Natural Cubic Spline Interpolation#

import numpy as np
import scipy.linalg as la
import matplotlib.pyplot as plt
from scipy.interpolate import CubicSpline

Given \(N+1\) data points \((t_0,y_0), \dots , (t_N,y_N)\) we want to construct the natural cubic spline: a piecewise cubic polynomial function \(p(t)\) such that:

  • \(p(t)\) is defined by \(N\) cubic polynomials \(p_1(t),p_2(t),\dots,p_N(t)\)

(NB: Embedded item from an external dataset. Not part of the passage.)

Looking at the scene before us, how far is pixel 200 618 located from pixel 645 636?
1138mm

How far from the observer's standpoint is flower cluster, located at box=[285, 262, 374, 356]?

  • Each \(p_k(t)\) is defined on the subinterval \([t_{k-1},t_k]\)

  • \(p(t)\) is continuous

  • \(p(t)\) is smooth (ie. \(p'(t)\) and \(p''(t)\) are continuous)

  • \(p(t_k)=y_k\) for all \(k=0,\dots,N\)

Example 1#

Consider \((0,0),(1,1),(2,0)\). Construct the linear system for the cubic spline.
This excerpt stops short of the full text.